There will be no Thameslink services out of Bedford on Tuesday, 7 May and no EMR services out of Bedford on Wednesday, 8 May, due to industrial action by ASLEF.

The strikes are part of a long-running dispute over pay with ASLEF union members at 16 rail companies walking out on different days from 7 to 9 May. This will affect Bedford commuters in the following ways.

Affect of strikes on Thameslink services

  • Monday, 6 May – Bank Holiday Monday timetable with short-notice alterations and cancellations possible
  • Tuesday, 7 May – Thameslink shuttle service between Luton, Luton Airport Parkway and St Pancras only.*
  • Wednesday, 8 May – Bedford and Brighton only two trains per hour  
  • Thursday, 9 May – Bedford and Brighton only two trains per hour  
  • Friday, 10 May – Bedford and Brighton only two trains per hour  
  • Saturday, 11 May – Bedford and Brighton only two trains per hour  

*No bus replacement service out of Bedford to Luton.

For more information about Thameslink services head to thameslinkrailway.com.

Affect of strikes on EMR services

  • Monday, 6 May – EMR is planning to run a normal timetable with short-notice alterations and cancellations possible
  • Tuesday, 7 May – EMR is planning to run a normal timetable with short-notice alterations and cancellations possible.
  • Wednesday, 8 May – No EMR services.
  • Thursday, 9 May – EMR is planning to run a normal timetable with short-notice alterations and cancellations possible
  • Friday, 10 May – EMR is planning to run a normal timetable with short-notice alterations and cancellations possible
  • Saturday, 11 May – EMR is planning to run a normal timetable with short-notice alterations and cancellations possible

For more information about EMR services head to eastmidlandsrailway.co.uk.

Check before you travel

Both Thameslink and EME services planned to run are expected to be extremely busy and will have queueing systems in place, meaning those at the end of the queue may not be able to board your chosen service.

Both operators advise anyone who is planning to travel on one of the last trains of the day, to be aware that, depending on the size of the queue, you may not be able to board a service at all.

No alternative transport options will be provided after the last train departs. Please plan ahead and leave plenty of time to reach your destination.

Aslef members voted overwhelmingly in February to continue industrial action.

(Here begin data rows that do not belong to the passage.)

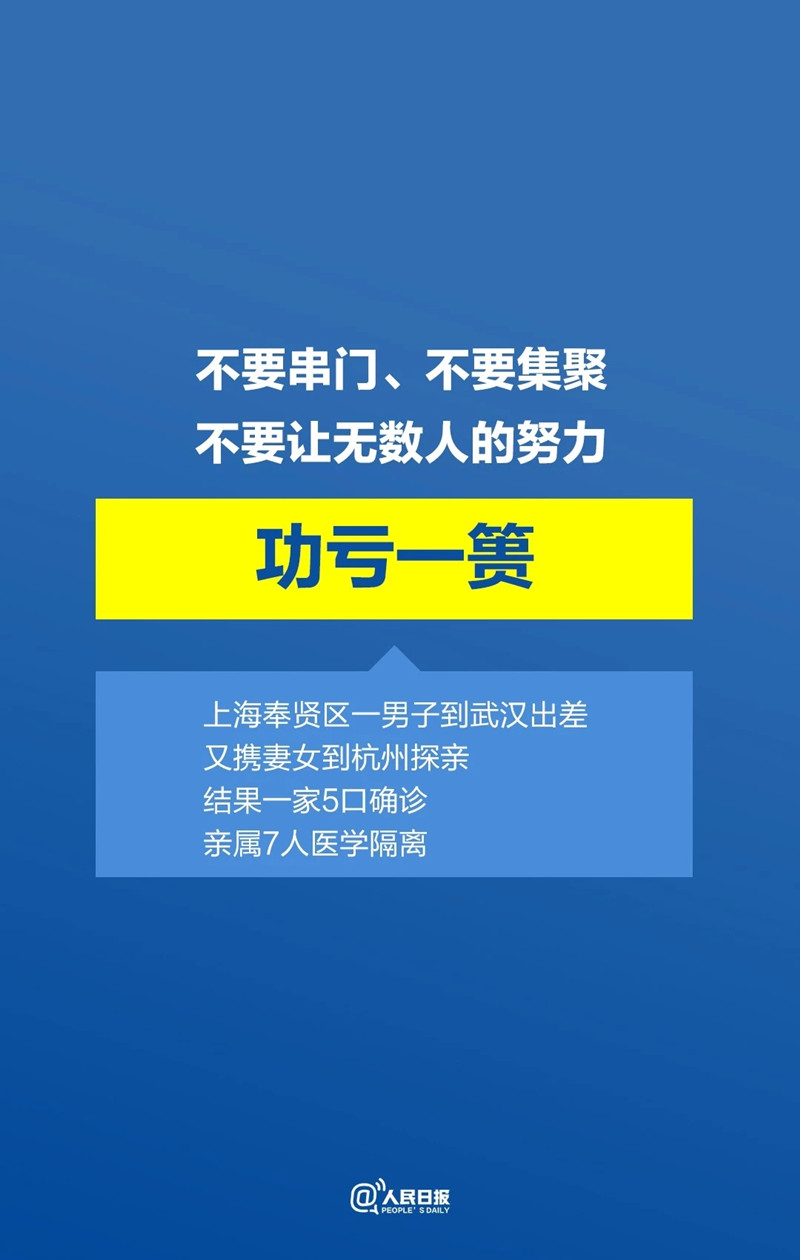 不要串门、不要集聚
不要让无数人的努力

功亏一篑

上海奉贤区一男子到武汉出差
又携妻女到杭州探亲
结果一家5口确诊
亲属7人医学隔离

@人民日报
PEOPLE' S DAILY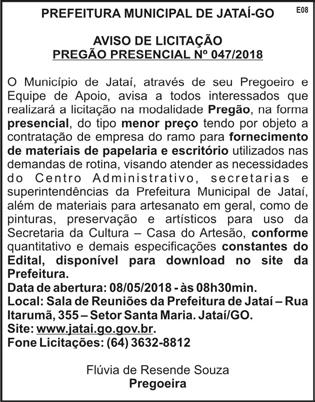 PREFEITURA MUNICIPAL DE JATAÍ-GO

E08

AVISO DE LICITAÇÃO
PREGÃO PRESENCIAL Nº 047/2018

O Município de Jataí, através de seu Pregoeiro e Equipe de Apoio, avisa a todos interessados que realizará a licitação na modalidade Pregão, na forma presencial, do tipo menor preço tendo por objeto a contratação de empresa do ramo para fornecimento de materiais de papelaria e escritório utilizados nas demandas de rotina, visando atender as necessidades do Centro Administrativo, secretarias e superintendências da Prefeitura Municipal de Jataí, além de materiais para artesanato em geral, como de pinturas, preservação e artísticos para uso da Secretaria da Cultura – Casa do Artesão, conforme quantitativo e demais especificações constantes do Edital, disponível para download no site da Prefeitura.
Data de abertura: 08/05/2018 - às 08h30min.
Local: Sala de Reuniões da Prefeitura de Jataí – Rua Itarumã, 355 – Setor Santa Maria. Jataí/GO.
Site: www.jatai.go.gov.br.
Fone Licitações: (64) 3632-8812

Flúvia de Resende Souza
Pregoeira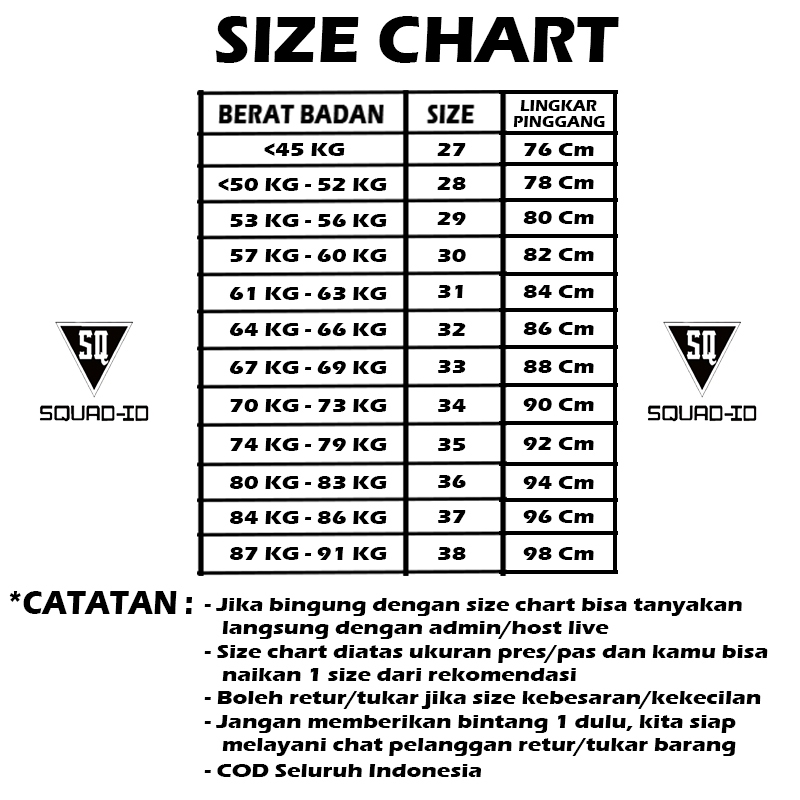 SIZE CHART

| BERAT BADAN | SIZE | LINGKAR PINGGANG |
|---|---|---|
| <45 KG | 27 | 76 Cm |
| <50 KG - 52 KG | 28 | 78 Cm |
| 53 KG - 56 KG | 29 | 80 Cm |
| 57 KG - 60 KG | 30 | 82 Cm |
| 61 KG - 63 KG | 31 | 84 Cm |
| 64 KG - 66 KG | 32 | 86 Cm |
| 67 KG - 69 KG | 33 | 88 Cm |
| 70 KG - 73 KG | 34 | 90 Cm |
| 74 KG - 79 KG | 35 | 92 Cm |
| 80 KG - 83 KG | 36 | 94 Cm |
| 84 KG - 86 KG | 37 | 96 Cm |
| 87 KG - 91 KG | 38 | 98 Cm |

SQ
SQUAD-ID

SQ
SQUAD-ID

*CATATAN : - Jika bingung dengan size chart bisa tanyakan langsung dengan admin/host live
- Size chart diatas ukuran pres/pas dan kamu bisa naikan 1 size dari rekomendasi
- Boleh retur/tukar jika size kebesaran/kekecilan
- Jangan memberikan bintang 1 dulu, kita siap melayani chat pelanggan retur/tukar barang
- COD Seluruh Indonesia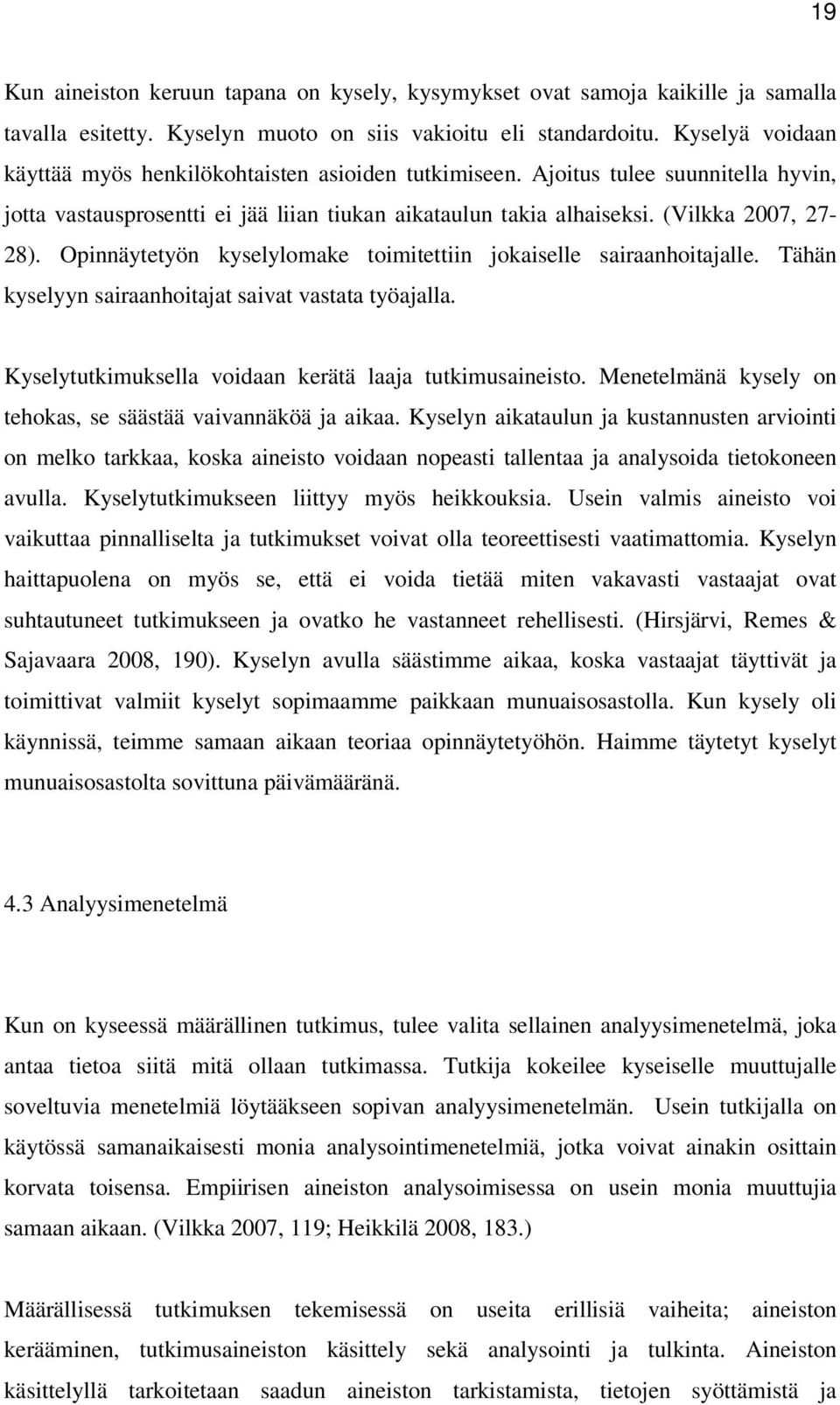 19

Kun aineiston keruun tapana on kysely, kysymykset ovat samoja kaikille ja samalla tavalla esitetty. Kyselyn muoto on siis vakioitu eli standardoitu. Kyselyä voidaan käyttää myös henkilökohtaisten asioiden tutkimiseen. Ajoitus tulee suunnitella hyvin, jotta vastausprosentti ei jää liian tiukan aikataulun takia alhaiseksi. (Vilkka 2007, 27-28). Opinnäytetyön kyselylomake toimitettiin jokaiselle sairaanhoitajalle. Tähän kyselyyn sairaanhoitajat saivat vastata työajalla.

Kyselytutkimuksella voidaan kerätä laaja tutkimusaineisto. Menetelmänä kysely on tehokas, se säästää vaivannäköä ja aikaa. Kyselyn aikataulun ja kustannusten arviointi on melko tarkkaa, koska aineisto voidaan nopeasti tallentaa ja analysoida tietokoneen avulla. Kyselytutkimukseen liittyy myös heikkouksia. Usein valmis aineisto voi vaikuttaa pinnalliselta ja tutkimukset voivat olla teoreettisesti vaatimattomia. Kyselyn haittapuolena on myös se, että ei voida tietää miten vakavasti vastaajat ovat suhtautuneet tutkimukseen ja ovatko he vastanneet rehellisesti. (Hirsjärvi, Remes & Sajavaara 2008, 190). Kyselyn avulla säästimme aikaa, koska vastaajat täyttivät ja toimittivat valmiit kyselyt sopimaamme paikkaan munuaisosastolla. Kun kysely oli käynnissä, teimme samaan aikaan teoriaa opinnäytetyöhön. Haimme täytetyt kyselyt munuaisosastolta sovittuna päivämääränä.

4.3 Analyysimenetelmä

Kun on kyseessä määrällinen tutkimus, tulee valita sellainen analyysimenetelmä, joka antaa tietoa siitä mitä ollaan tutkimassa. Tutkija kokeilee kyseiselle muuttujalle soveltuvia menetelmiä löytääkseen sopivan analyysimenetelmän. Usein tutkijalla on käytössä samanaikaisesti monia analysointimenetelmiä, jotka voivat ainakin osittain korvata toisensa. Empiirisen aineiston analysoimisessa on usein monia muuttujia samaan aikaan. (Vilkka 2007, 119; Heikkilä 2008, 183.)

Määrällisessä tutkimuksen tekemisessä on useita erillisiä vaiheita; aineiston kerääminen, tutkimusaineiston käsittely sekä analysointi ja tulkinta. Aineiston käsittelyllä tarkoitetaan saadun aineiston tarkistamista, tietojen syöttämistä ja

Drivers were offered a two-year deal worth 4% annually with changes to working conditions attached. The rise was less than that offered to other parts of the industry in percentage terms.

The union’s general secretary, Mick Whelan said the government’s argument that the offer should have been put to members was disingenuous, given the repeated strike votes.

“It is now a year since we sat in a room with the train companies – and a year since we rejected the risible offer they made and which they admitted, privately, was designed to be rejected,” he said.

A spokesperson for the Rail Delivery Group, which represents train operators, called the strike action, “Wholly unnecessary”

Adding it will “…sadly disrupt customers and businesses once again, while further damaging the railway at a time when taxpayers are continuing to contribute an extra £54m a week just to keep services running.”